Durante séculos também, o corpo foi entendido como o lugar do sofrimento, precariedade terrena, imperfeição e infelicidade; o espírito, a possibilidade de elevação da miséria, do culto ao que há de mais divino em nós. Era a maneira de ultrapassar os limites da morte e do cultivo de uma eternidade, não necessariamente aquela do reino divino, mas, sobretudo, daquela que restaria, por meio da história, entre os homens.

Nos dias que são os nossos o conhecimento não goza mais do mesmo status. Adão e Eva seriam figuras altamente improváveis; quem trocaria o paraíso pelo conhecimento? Ou ainda, quem acredita que o acesso ao paraíso depende do processo conhecimento? Muito mais provavelmente, em sintonia com as coordenadas da contemporaneidade, ouve-se, sobre o acesso ao paraíso, que ele depende do produto diploma.
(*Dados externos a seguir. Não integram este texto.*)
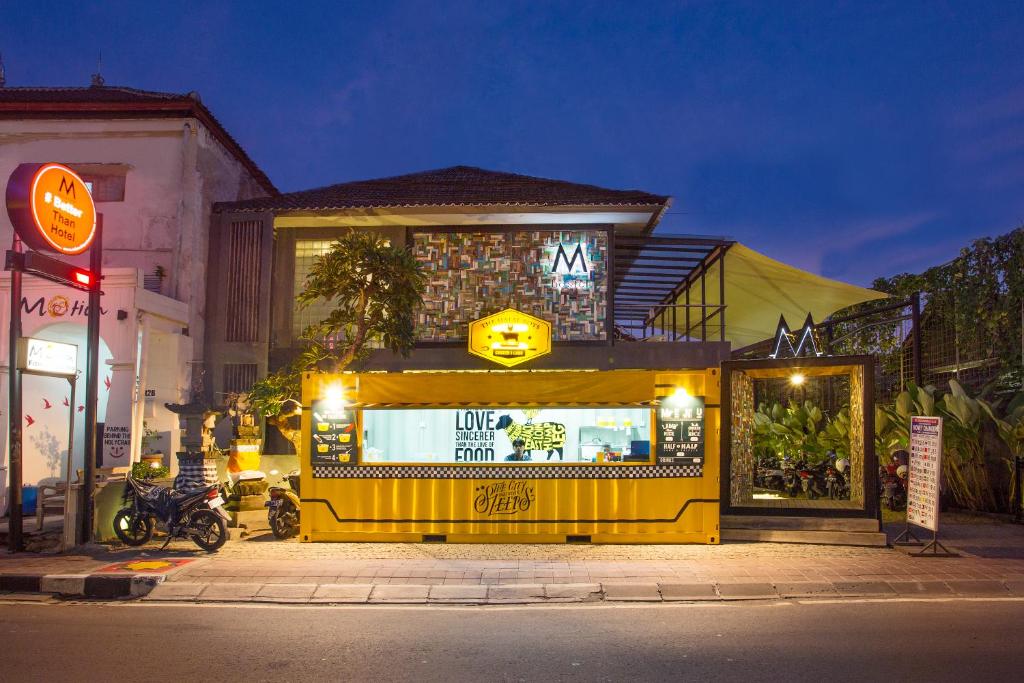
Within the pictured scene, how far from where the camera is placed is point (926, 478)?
10781 millimetres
Mesmo a convicção no poder das Luzes e do esclarecimento perdeu fôlego e a promessa sustentada tacitamente de que o conhecimento científico viria oferecer um conforto equivalente ao que a palavra divina tinha podido oferecer por séculos, visivelmente não se sustentou, como mostram, entre outras coisas, a recrudescência do empuxo à religião e o receio sempre à espreita de que com os próprios objetos criados pela ciência venhamos a dar fim na humanidade.
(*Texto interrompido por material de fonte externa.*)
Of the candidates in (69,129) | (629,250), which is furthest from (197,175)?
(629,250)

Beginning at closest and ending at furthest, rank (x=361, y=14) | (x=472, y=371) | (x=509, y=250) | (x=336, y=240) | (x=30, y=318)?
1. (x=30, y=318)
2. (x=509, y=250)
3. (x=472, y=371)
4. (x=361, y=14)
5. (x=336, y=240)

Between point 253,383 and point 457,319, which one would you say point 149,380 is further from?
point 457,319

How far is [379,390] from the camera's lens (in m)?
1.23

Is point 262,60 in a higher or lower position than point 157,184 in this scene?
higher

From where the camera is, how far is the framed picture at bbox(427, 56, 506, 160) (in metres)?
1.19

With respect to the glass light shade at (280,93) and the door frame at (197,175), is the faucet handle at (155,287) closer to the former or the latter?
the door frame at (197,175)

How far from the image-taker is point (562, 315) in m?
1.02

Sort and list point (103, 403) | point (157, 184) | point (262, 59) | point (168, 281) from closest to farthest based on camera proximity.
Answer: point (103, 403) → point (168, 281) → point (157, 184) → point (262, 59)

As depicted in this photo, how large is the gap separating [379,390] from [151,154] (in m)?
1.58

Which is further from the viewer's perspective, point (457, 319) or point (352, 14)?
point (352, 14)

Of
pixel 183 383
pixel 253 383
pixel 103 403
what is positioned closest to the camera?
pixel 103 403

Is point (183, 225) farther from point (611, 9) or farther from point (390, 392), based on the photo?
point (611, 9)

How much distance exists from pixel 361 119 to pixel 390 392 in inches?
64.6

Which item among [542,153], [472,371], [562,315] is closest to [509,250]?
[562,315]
A própria ciência perdeu o atrativo enquanto saber emancipatório para tornar-se, sobretudo, um meio de concretizar objetos para o consumo. Ela que já tinha sido atraente por suas descobertas revolucionárias, por sua capacidade de girar o mundo, reflete mais, hoje em dia, a imagem de um saber do tipo "super interessante". Dela não se espera mais a revolução, mas o conforto.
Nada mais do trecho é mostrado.